There never was such another bugler in the whole army of the Potomac as our little Gracey. Small of stature, gentle by nature, but a marvel with his trumpet. I have told in a former chapter how at Cold Harbor, after sounding the charge for Gen. Hancock’s troops, he sat down by a tree and wept like a child when he saw the lines of mangled, bleeding men returning.

Gracey was at our last dress parade at Hart’s Island, New York, and after the parade the guns were stacked for the last time, and then Gracey sounded “taps” or “lights out” as it was always called in the army. The call is one of the sweetest, yet saddest of all the army calls and on this occasion our old bugler seemed to breathe his very soul into his trumpet, for the tears were trickling down his cheeks while strong, bronzed men who had walked up to the cannon’s mouth on many a famous battlefield were not without emotion as they broke the ranks for the last time and bade farewell to their old comrades.

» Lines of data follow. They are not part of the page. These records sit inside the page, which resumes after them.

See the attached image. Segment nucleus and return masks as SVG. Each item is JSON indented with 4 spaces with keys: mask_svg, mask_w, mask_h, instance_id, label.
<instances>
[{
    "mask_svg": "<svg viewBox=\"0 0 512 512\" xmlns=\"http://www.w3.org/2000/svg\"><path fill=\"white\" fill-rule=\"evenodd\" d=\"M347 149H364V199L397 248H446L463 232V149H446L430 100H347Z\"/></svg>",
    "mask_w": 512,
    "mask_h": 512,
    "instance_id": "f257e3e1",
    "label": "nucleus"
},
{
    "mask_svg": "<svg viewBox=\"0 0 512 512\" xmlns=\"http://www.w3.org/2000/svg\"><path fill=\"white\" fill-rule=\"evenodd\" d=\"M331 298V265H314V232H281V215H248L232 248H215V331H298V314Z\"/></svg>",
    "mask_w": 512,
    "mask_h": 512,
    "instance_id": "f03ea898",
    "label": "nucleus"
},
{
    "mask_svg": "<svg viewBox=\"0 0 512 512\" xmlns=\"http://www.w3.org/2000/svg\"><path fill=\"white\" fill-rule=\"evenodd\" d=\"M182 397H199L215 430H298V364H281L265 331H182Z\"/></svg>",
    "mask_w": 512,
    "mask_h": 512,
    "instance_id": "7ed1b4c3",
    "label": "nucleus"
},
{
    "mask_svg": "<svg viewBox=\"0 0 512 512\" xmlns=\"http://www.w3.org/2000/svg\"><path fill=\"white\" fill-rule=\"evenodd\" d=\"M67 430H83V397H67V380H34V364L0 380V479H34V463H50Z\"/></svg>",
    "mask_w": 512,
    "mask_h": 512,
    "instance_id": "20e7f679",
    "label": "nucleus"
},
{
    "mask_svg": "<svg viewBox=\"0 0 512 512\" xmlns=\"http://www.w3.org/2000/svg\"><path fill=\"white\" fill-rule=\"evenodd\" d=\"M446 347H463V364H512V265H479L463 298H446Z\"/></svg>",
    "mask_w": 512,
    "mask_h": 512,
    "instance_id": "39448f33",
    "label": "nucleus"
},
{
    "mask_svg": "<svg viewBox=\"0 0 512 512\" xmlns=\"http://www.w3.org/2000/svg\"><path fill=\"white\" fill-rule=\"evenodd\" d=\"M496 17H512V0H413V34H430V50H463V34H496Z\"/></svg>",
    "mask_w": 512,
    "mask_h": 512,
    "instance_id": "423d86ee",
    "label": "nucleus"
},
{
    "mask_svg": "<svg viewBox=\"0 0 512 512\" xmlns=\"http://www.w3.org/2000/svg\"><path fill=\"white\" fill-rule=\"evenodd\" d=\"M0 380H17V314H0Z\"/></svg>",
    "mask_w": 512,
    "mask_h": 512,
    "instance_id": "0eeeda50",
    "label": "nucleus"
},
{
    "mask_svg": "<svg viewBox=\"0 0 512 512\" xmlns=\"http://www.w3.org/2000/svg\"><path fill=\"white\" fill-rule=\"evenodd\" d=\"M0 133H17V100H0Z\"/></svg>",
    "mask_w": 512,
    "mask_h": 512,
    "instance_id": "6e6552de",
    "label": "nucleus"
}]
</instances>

My father and I got out of the old stage coach at Carthage two days later, and as we alighted he remarked that it was just four years to a day since he had left for the war, and I found that my services figured up over three years and a half.


CHAPTER XX.

SCATTERING REMINISCENCES.

A COMRADE’S LOVE.

James Tabor and Dennis Garrity were about the last two soldiers that would have been taken for chums. Garrity was a great thick-chested Irishman with brawny arms and a roistering sort of manner who had served through the Crimean war and knew more of tactics in the first year of the Civil war than half of our officers.

Tabor was scarce more than a boy, a slender, palefaced youth, mild of manner and gentle of speech as a girl.